*** Opening EXCERPTED DATA ***

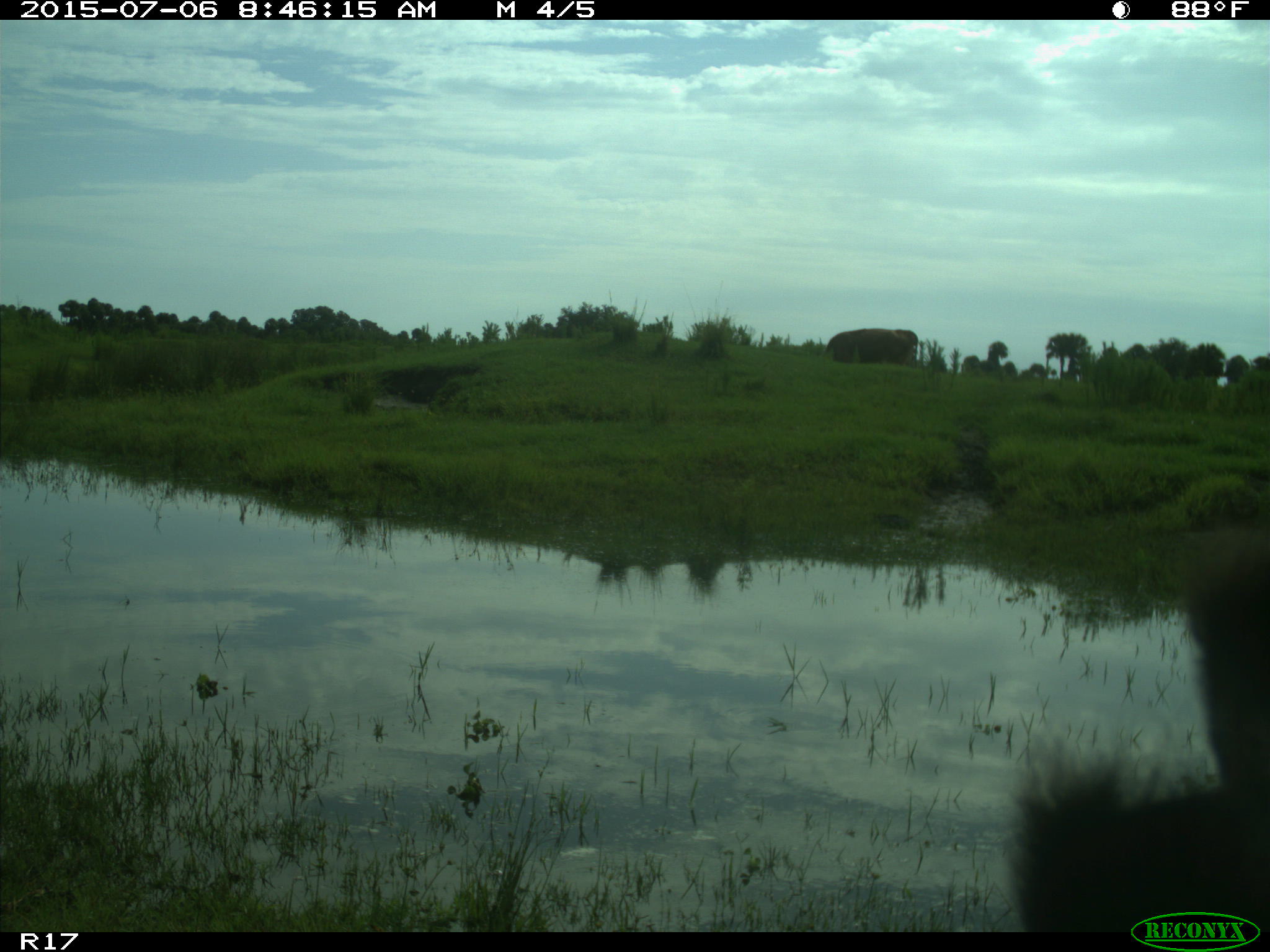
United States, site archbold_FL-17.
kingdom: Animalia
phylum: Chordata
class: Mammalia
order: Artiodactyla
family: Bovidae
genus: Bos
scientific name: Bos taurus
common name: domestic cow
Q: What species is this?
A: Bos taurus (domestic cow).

*** Closing EXCERPTED DATA ***

● **TASK GOAL**
Make an exact copy of the listing above. Its pictures are not needed.

● **ANSWER BOX**
United States, site archbold_FL-17.
kingdom: Animalia
phylum: Chordata
class: Mammalia
order: Artiodactyla
family: Bovidae
genus: Bos
scientific name: Bos taurus
common name: domestic cow
Q: What species is this?
A: Bos taurus (domestic cow).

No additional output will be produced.